While Furber said she still needs to make revisions to her work, she noted that she is excited by the prospect of her second novel.

“It’s exhilarating to keep going with it,” she said. “There’s still finessing to do. There’s still things to tweak, but that coming into shape is, it’s the best feeling in the world, I think, for a writer.”

‘It’s wonderful to have that platform and that privilege — the opportunity to speak to young women specifically’

Prior to the reading, Furber visited the College’s fiction writing workshop Wednesday and spoke to students who had read “The Essence of an Hour” for class. Students were able to engage with Furber, asking her questions about the novel itself and her overall writing career. 

Madison Suseland, a junior in the course, explained how she enjoyed Furber’s personal attention to the class’s response to her novel.

“It was really excellent to have her in class,” she said. “I absolutely loved the way she was so engaged with her readers, in the way that she wanted to know how we interpreted her book, how we interpreted her characters. I thought it was a commendable effort of attentiveness and how she just really wanted honest opinions.”

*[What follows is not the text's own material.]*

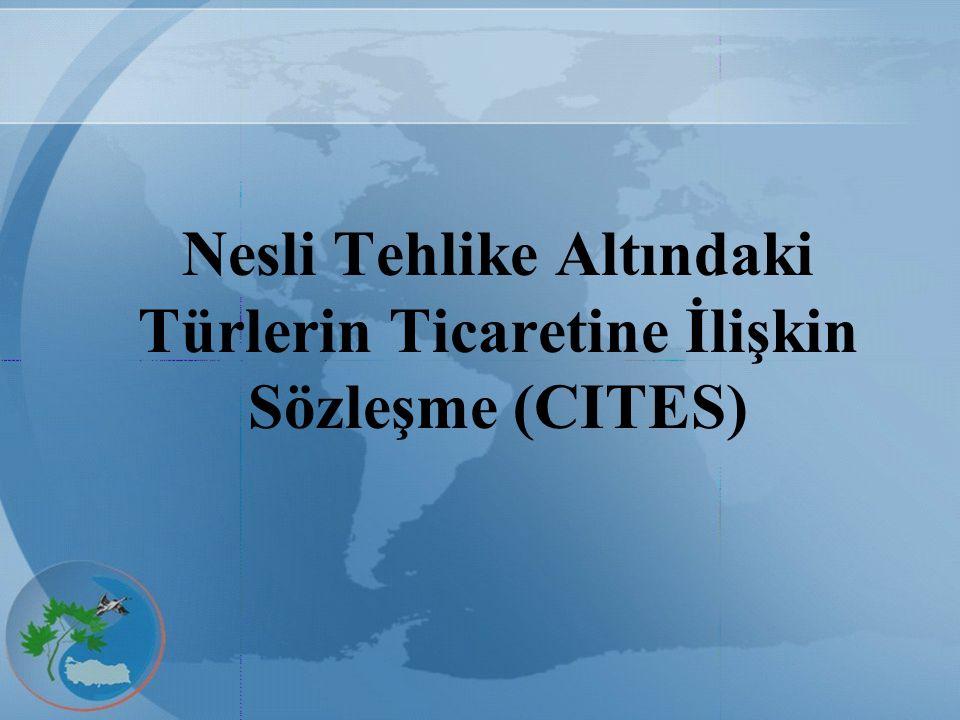 CITES EK-2 listesi, nesilleri mutlak olarak tükenme tehdidiyle karşı karşıya olmamakla birlikte, nesillerinin devamıyla bağdaşmayan kullanımları önlemek amacıyla ticaretleri belirli esaslara bağlanan türleri içerir.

Suseland added she particularly valued the experience because the class could speak with Furber in a smaller setting.

“I absolutely felt it was a really unique experience,” she said. “I’ve never been able to do that before, especially in such a small and close community setting, so I thought it was really cool to have that.”

According to Furber, one of the best parts of writing is connecting with young women who are responding to her work.

It’s wonderful to have that platform and that privilege — the opportunity to speak to young women specifically and communicate my experiences and these characters’ experiences and to take away current experiences as well, she said. That is why I write.